Qu’est-ce qui vous poussait ?
L’amour du théâtre. Je ne voulais rien faire d’autre. Rien.

Qu’est-ce qui vous a fait changer d’avis, sur le cinéma-bon-pour-les-vendus ?
La Nouvelle Vague. J’ai vu les films de Trufaut, de Godard, de Chabrol, de Rohmer, de Louis Malle, et je me suis dit : il existe un autre cinéma que celui des studios. Un cinéma d’auteur. C’est drôle de penser qu' »Ascenseur pour l’échafaud » a pu changer ma vie…

Comment avez-vous découvert le théâtre, enfant ?
Mon père était charpentier, ma mère chantait en amateur, et ils allaient au spectacle. La famille vivait dans une électricité permanente : mes parents s’adoraient, mais ça criait pas mal, aussi. On riait, on cassait des assiettes, on hurlait, on s’embrassait. Très italien, tout ça… C’était comme un théâtre permanent. Il y avait du théâtre dans ma vie, et je me suis borné à mettre de la vie dans mon théâtre… Je me suis tout de suite passionné pour Shakespeare et Tennessee Williams. Le cinéma, c’est une autre histoire…

C’est-à-dire ?
Les acteurs de cinéma, dans ma jeunesse, étaient beaux et blonds. Moi, je ne suis pas beau et je suis brun.
Je n’imaginais pas avoir une carrière dans les films. Puis j’ai vu Dustin Hoffman dans « Little Big Man ». Boum badaboum ! Tout a changé. Il était petit, brun et moche. Si lui pouvait être tête d’affiche, alors moi aussi.

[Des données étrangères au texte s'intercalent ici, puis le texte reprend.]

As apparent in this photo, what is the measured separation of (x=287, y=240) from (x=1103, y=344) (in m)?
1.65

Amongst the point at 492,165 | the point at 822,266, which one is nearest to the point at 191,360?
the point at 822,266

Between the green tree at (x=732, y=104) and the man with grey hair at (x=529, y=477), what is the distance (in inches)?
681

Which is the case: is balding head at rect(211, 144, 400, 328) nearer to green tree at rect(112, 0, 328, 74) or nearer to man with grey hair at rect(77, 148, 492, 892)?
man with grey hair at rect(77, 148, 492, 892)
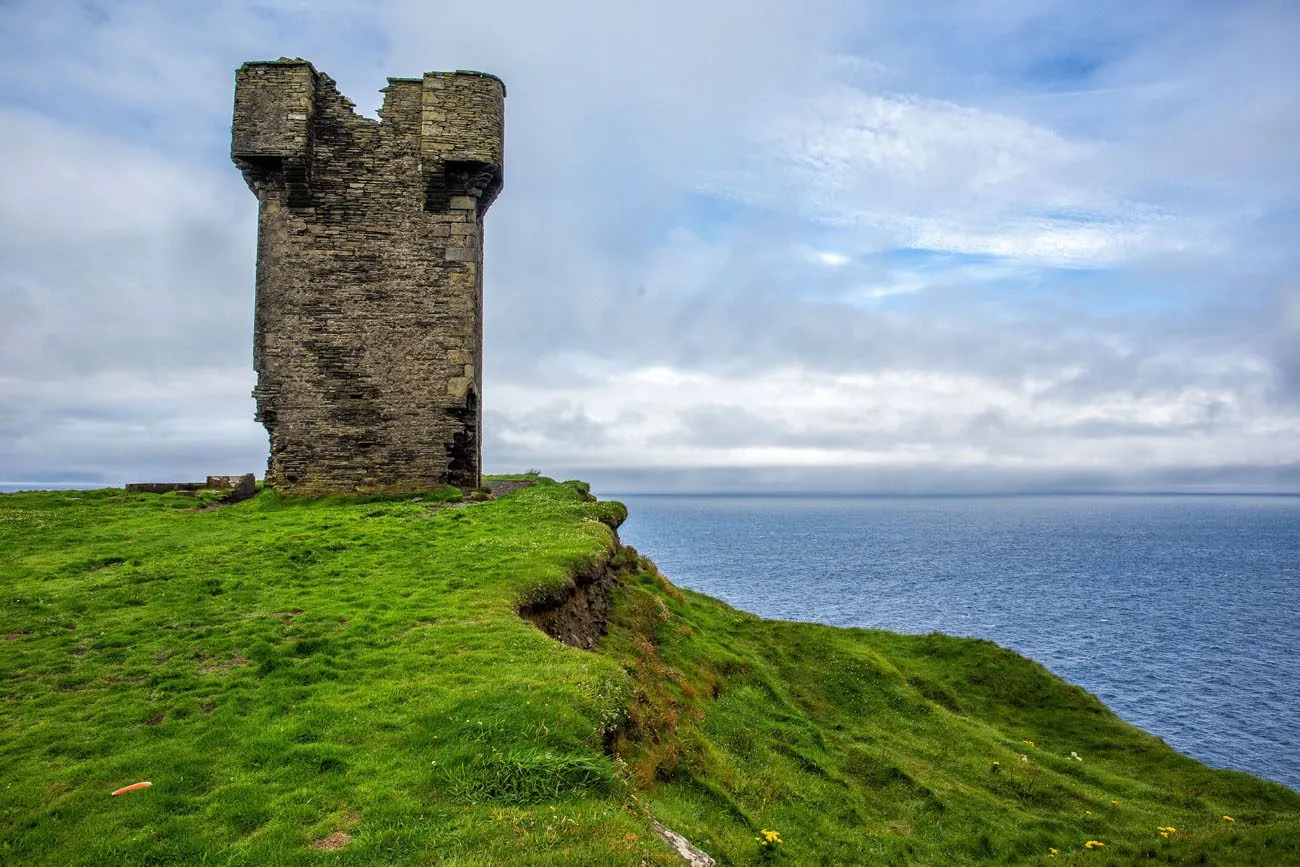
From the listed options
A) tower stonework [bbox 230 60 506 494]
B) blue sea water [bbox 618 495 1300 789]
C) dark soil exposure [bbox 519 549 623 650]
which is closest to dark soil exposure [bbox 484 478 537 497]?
tower stonework [bbox 230 60 506 494]

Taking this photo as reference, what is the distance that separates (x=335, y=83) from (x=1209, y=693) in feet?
208

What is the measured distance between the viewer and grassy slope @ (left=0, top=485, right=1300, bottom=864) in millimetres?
9047

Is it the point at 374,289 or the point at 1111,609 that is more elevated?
the point at 374,289

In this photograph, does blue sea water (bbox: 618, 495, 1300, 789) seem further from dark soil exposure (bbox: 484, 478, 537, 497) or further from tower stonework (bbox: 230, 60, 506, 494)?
tower stonework (bbox: 230, 60, 506, 494)

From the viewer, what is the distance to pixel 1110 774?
25.4 meters

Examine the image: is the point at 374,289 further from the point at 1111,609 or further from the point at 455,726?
the point at 1111,609

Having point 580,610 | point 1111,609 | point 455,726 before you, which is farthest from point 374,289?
point 1111,609

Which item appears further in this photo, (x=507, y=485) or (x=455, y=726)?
(x=507, y=485)

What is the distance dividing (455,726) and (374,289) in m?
23.8

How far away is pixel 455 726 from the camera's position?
35.0 feet

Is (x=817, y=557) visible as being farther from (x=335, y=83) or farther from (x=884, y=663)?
(x=335, y=83)

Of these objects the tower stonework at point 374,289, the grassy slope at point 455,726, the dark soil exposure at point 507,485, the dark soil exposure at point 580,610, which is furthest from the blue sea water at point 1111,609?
the tower stonework at point 374,289

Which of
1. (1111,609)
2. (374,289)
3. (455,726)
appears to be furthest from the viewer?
(1111,609)

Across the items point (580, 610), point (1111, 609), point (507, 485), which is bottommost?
point (1111, 609)
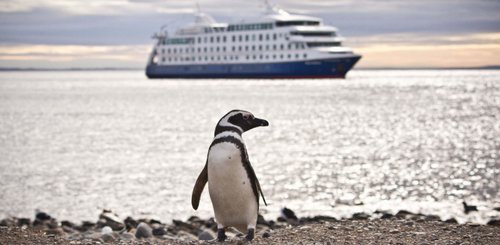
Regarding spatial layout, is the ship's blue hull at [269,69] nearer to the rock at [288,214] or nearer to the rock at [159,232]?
the rock at [288,214]

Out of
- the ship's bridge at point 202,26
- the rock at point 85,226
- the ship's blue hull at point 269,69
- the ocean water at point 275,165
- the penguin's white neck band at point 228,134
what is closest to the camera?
the penguin's white neck band at point 228,134

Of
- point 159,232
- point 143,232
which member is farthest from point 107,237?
point 159,232

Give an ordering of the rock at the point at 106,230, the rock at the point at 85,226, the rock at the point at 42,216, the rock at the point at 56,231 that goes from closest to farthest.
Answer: the rock at the point at 106,230, the rock at the point at 56,231, the rock at the point at 85,226, the rock at the point at 42,216

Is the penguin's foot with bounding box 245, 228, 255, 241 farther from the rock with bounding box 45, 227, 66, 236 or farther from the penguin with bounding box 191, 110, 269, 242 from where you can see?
the rock with bounding box 45, 227, 66, 236

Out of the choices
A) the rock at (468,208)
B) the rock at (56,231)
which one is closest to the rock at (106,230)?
the rock at (56,231)

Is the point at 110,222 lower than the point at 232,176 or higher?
lower

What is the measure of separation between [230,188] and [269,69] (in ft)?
260

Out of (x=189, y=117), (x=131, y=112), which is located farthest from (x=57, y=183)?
(x=131, y=112)

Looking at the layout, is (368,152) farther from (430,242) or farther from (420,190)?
(430,242)

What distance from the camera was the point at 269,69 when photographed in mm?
85312

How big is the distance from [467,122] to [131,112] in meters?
21.4

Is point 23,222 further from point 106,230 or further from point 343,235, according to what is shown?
point 343,235

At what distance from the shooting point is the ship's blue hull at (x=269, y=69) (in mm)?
80250

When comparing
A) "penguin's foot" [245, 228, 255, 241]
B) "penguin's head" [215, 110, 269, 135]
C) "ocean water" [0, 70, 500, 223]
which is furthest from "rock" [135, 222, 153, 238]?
"penguin's head" [215, 110, 269, 135]
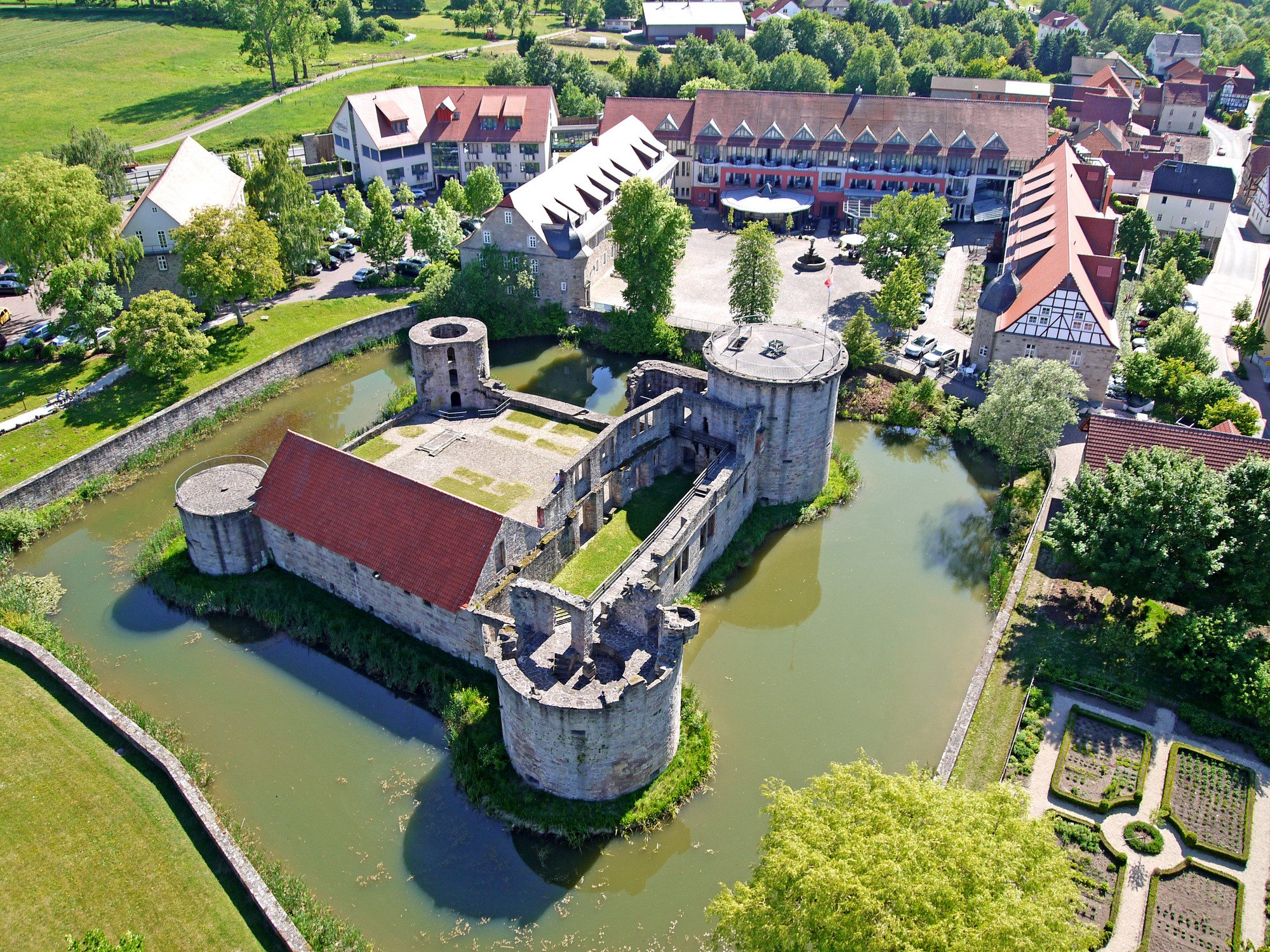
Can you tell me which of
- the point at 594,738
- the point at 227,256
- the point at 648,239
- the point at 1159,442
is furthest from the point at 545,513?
the point at 227,256

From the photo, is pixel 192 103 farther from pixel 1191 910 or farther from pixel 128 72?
pixel 1191 910

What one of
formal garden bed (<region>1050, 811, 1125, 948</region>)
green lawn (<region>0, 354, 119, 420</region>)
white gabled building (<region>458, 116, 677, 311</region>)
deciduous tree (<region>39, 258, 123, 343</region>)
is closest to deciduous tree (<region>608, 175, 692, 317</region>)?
white gabled building (<region>458, 116, 677, 311</region>)

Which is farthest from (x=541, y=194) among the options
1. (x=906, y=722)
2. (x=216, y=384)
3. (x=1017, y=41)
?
(x=1017, y=41)

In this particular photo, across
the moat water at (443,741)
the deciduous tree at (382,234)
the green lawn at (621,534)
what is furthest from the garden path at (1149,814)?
the deciduous tree at (382,234)

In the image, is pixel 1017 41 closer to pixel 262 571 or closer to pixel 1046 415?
pixel 1046 415

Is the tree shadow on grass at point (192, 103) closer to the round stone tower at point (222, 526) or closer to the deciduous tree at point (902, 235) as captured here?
the round stone tower at point (222, 526)

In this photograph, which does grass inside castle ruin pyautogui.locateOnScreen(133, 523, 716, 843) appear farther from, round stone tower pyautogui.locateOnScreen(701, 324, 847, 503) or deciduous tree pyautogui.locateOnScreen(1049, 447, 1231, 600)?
deciduous tree pyautogui.locateOnScreen(1049, 447, 1231, 600)

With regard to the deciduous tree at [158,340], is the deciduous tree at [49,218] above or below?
above
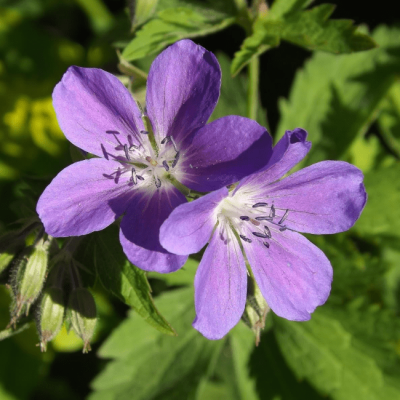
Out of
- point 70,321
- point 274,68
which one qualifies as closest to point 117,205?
point 70,321

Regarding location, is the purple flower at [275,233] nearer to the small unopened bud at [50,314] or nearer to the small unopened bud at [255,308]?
the small unopened bud at [255,308]

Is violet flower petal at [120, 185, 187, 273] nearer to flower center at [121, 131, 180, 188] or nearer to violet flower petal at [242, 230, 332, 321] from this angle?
flower center at [121, 131, 180, 188]

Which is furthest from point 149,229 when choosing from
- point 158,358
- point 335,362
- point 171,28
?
point 335,362

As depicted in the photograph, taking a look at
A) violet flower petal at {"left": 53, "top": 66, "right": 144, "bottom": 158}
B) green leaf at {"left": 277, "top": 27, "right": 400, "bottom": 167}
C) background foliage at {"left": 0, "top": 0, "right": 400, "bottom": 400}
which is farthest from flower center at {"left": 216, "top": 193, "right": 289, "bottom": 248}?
green leaf at {"left": 277, "top": 27, "right": 400, "bottom": 167}

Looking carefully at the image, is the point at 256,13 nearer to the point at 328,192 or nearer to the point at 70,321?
the point at 328,192

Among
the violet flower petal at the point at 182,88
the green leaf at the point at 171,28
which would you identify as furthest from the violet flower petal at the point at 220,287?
the green leaf at the point at 171,28

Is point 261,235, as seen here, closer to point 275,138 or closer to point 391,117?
point 275,138

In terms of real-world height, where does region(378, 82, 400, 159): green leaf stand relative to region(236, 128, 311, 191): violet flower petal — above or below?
below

Quels ont été les rôles déterminants pour vous ?
Probablement « Do the Right Thing », de Spike Lee, et « Miller’s Crossing », des frères Coen. Dans les deux, je jouais des personnages qui n’ont rien d’héroïque. C’est devenu ma note personnelle : le trouble. Mais ma passion du théâtre n’est pas éteinte. Mon deuxième film comme metteur en scène, « Illuminata », en 1998, se déroulait dans les coulisses d’un théâtre, et, à l’occasion, je remonte sur les planches avec plaisir.

« Apprenti Gigolo » est votre cinquième film comme metteur en scène. Vous êtes en dehors du cinéma américain d’aujourd’hui. Pas de superhéros, pas d’explosions, pas d’effets spéciaux…
C’est du cinéma d’artisan, et j’en suis heureux. Car, depuis 1927, on est passé du cinéma muet au cinéma qui n’a rien à dire. Essayons d’inverser la tendance, c’est ce que m’a dit mon coiffeur.